Great news, no? Well, yes and no. as The 451 Group's Matthew Aslett goes on to note, the quarter saw far more later-stage deals than early (seed and Series A) deals:
Although the likes of Ringside Networks, Bluenog, and Engine Yard did prove there is more to come in the future, the vast majority of the funding raised in the quarter went to more familiar names, such as Automattic, Greenplum, SugarCRM, and Pentaho.
In fact, so many of the old names raised funding in the first quarter, it's difficult to see where significant further funding will be raised in the coming months unless a few more start-ups emerge.

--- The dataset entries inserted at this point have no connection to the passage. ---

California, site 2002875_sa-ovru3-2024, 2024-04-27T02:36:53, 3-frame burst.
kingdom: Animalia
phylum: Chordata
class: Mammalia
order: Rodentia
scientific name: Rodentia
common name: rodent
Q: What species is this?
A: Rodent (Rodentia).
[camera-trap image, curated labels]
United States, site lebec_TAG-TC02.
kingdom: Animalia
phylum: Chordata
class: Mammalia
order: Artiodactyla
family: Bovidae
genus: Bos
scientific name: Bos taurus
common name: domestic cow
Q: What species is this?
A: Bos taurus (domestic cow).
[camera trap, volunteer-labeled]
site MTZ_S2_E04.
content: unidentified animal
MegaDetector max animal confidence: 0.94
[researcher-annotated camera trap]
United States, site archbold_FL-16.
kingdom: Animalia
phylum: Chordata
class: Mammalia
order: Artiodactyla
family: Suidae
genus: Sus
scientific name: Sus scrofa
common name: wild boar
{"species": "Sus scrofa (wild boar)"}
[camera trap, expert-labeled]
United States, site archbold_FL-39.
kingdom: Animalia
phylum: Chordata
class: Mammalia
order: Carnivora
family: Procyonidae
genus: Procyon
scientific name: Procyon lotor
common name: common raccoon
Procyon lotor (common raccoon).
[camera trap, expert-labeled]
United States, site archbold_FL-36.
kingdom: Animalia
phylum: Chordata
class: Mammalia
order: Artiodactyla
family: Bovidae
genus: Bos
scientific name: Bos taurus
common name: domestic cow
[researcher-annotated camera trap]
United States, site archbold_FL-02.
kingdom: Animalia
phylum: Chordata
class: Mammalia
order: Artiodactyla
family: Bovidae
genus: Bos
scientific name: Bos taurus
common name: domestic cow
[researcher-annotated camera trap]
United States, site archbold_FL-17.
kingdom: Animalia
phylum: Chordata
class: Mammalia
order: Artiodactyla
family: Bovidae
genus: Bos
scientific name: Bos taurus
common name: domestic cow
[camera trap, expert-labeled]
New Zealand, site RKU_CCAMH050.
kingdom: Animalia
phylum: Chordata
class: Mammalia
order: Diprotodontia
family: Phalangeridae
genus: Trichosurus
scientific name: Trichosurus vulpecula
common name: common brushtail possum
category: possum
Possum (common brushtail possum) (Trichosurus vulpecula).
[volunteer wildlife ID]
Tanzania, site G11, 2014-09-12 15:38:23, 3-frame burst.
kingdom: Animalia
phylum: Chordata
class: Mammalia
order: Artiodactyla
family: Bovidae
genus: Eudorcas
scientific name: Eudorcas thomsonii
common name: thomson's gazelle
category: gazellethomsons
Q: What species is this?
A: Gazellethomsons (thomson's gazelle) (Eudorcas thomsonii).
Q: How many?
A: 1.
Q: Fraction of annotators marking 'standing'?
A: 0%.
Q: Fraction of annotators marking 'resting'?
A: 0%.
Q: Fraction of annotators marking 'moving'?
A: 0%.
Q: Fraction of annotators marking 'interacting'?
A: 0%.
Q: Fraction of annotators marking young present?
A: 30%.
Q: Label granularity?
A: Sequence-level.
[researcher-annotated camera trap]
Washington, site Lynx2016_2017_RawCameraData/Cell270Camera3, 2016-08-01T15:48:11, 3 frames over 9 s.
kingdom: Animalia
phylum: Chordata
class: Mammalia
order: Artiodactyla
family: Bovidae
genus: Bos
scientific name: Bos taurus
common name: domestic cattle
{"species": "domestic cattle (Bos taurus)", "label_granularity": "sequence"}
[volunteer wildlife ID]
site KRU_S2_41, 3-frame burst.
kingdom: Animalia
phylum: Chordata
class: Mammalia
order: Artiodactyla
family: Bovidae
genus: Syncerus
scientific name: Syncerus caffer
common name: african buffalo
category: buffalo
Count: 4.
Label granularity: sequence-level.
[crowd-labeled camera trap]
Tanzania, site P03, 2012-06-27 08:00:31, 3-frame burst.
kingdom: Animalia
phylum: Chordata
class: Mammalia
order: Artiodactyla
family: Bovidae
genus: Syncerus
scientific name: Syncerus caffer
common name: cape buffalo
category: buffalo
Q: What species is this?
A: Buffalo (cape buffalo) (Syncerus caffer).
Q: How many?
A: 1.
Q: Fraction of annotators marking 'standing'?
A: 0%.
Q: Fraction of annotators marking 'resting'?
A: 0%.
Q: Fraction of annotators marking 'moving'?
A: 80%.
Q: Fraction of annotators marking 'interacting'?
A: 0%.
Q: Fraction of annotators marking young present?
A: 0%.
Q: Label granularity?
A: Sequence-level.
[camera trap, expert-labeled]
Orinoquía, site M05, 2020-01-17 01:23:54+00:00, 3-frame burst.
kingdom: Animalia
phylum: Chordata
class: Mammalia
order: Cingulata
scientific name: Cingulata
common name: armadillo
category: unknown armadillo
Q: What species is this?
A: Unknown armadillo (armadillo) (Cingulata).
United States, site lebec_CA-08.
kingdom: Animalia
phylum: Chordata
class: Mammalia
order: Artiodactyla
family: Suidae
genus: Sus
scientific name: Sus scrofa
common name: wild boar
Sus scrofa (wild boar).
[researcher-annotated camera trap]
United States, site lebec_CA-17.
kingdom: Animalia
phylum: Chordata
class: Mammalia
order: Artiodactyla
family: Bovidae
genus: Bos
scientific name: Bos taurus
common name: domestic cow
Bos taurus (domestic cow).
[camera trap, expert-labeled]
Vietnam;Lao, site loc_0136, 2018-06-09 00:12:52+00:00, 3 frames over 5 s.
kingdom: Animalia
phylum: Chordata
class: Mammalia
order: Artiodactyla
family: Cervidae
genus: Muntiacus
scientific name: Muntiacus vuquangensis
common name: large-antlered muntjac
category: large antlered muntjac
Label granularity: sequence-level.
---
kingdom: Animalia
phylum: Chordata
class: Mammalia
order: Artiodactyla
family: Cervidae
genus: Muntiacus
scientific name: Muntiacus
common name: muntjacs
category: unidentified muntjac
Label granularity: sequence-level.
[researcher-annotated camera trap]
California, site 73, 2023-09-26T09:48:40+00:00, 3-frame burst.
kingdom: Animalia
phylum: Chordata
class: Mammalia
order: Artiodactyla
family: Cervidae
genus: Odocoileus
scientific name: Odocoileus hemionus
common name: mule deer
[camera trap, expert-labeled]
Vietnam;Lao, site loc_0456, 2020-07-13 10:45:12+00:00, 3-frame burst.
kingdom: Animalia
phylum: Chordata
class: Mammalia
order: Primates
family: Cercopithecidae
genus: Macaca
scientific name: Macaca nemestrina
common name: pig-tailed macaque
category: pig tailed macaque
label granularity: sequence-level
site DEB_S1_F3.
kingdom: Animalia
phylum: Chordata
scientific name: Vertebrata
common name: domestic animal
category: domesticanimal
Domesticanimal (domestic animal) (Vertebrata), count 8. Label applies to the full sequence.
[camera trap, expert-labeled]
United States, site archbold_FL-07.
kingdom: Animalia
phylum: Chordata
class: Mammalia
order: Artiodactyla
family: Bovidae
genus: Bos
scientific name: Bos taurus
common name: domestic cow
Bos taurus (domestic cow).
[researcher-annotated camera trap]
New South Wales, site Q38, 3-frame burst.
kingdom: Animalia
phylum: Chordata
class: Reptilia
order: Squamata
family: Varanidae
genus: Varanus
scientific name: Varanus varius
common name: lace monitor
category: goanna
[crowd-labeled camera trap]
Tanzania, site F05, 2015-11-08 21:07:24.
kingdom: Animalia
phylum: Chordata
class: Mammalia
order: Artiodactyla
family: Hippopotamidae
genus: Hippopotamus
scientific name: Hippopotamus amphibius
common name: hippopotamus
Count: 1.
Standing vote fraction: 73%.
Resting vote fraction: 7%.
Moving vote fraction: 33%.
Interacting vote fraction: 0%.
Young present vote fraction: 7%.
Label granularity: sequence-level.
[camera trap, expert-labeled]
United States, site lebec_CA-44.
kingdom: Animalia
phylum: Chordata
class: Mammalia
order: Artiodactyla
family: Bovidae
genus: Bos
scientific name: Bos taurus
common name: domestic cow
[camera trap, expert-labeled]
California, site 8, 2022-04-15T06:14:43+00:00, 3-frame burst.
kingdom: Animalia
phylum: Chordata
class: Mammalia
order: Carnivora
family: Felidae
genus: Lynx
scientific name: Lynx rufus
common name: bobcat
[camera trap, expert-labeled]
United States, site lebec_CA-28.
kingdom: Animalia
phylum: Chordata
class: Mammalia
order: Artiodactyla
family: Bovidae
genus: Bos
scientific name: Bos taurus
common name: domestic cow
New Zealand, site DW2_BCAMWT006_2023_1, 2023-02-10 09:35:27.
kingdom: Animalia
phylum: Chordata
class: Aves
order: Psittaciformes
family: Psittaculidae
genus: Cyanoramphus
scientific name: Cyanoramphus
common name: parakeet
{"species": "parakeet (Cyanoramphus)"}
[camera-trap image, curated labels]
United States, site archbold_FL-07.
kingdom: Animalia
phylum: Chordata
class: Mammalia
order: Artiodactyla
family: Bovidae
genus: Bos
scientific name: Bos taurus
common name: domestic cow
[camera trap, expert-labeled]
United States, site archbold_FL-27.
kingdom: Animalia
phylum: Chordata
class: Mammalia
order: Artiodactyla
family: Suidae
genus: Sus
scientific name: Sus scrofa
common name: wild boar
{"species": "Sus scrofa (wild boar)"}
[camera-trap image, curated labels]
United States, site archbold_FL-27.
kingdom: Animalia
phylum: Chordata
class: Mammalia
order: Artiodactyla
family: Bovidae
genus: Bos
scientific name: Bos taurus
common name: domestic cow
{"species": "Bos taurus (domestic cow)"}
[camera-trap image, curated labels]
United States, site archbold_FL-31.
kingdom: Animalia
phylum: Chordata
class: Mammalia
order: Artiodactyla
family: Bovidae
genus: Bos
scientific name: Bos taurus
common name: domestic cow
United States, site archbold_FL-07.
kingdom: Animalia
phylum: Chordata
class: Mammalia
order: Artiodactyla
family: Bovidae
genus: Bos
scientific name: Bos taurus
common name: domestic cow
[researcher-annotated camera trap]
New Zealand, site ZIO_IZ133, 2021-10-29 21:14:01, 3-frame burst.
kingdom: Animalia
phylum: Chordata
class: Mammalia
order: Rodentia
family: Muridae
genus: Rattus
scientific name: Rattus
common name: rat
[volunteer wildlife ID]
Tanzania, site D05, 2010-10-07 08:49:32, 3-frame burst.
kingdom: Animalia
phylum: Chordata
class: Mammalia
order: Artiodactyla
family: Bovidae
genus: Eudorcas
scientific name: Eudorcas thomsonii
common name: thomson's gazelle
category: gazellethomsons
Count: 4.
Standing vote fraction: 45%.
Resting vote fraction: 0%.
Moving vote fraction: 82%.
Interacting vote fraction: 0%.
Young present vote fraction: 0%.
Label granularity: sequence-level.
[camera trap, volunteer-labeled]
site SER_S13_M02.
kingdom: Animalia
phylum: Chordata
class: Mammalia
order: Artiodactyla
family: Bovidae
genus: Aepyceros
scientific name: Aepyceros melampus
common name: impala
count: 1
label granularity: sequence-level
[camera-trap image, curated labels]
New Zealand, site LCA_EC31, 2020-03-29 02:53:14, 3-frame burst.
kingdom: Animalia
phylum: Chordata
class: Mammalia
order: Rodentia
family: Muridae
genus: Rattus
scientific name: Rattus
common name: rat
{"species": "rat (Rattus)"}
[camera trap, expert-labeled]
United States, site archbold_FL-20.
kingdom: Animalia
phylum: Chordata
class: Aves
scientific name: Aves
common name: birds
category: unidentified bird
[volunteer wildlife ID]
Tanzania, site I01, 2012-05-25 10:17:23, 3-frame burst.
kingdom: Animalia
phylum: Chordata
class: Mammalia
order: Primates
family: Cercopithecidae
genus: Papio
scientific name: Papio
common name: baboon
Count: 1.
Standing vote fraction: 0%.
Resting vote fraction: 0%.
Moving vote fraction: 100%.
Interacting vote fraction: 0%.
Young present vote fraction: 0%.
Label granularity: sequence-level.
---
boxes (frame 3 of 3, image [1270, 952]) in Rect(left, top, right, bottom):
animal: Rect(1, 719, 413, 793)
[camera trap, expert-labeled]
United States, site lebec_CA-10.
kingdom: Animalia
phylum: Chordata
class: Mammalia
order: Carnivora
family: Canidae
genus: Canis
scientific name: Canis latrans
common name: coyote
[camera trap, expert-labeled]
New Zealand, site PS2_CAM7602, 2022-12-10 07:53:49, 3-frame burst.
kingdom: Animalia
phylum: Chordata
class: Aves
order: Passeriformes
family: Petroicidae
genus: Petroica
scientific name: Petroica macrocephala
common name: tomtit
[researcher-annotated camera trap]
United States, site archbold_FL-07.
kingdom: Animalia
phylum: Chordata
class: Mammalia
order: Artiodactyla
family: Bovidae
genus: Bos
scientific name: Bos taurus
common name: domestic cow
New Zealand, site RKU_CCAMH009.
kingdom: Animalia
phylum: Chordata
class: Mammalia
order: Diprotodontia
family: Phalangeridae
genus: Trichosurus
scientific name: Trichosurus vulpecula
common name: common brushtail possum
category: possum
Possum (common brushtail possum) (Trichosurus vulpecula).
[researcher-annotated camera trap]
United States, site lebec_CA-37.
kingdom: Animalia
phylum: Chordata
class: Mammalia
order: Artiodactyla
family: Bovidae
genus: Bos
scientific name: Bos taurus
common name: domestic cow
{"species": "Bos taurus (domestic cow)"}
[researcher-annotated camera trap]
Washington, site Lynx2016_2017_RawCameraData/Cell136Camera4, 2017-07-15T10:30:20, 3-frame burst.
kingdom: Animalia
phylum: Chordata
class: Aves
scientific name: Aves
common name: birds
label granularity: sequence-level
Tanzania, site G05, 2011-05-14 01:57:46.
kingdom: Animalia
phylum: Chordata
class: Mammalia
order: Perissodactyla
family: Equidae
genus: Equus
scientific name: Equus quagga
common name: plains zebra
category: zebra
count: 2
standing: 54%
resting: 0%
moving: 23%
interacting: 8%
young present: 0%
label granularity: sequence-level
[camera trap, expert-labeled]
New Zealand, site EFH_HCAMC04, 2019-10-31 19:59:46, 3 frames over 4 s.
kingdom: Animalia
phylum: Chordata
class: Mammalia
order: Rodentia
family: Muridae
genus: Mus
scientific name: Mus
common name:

I'm not sure I share the caution, though I, too, would love to see more open-source deals getting funded. Most venture funds simply aren't going to overextend themselves in any given investment area. Given that they have already placed their open-source bets, they're likely to continue to nurture these toward an exit, and then invest in subsequent opportunities once their existing investments pan out.
The exception to this "rule" is Benchmark, which seems intent on investing in every open-source venture on the planet. But it is the exception.
More tellingly, we're seeing experimentation in novel areas of software. Matthew didn't mention Acquia and OpenX, both of which recently raised rounds, but they (along with Ringside and the others mentioned) take open source into new territory. This is the key takeaway. Open-source venture investment has proved that classic enterprise software plays make sense for open source, but most areas have been covered.
The new opportunities are in new markets, where open source is innovating, not following. "Only three" is a glass half-empty way of looking at it. Given the nature of the companies being funded, it's definitely glass half-full, even for Savio.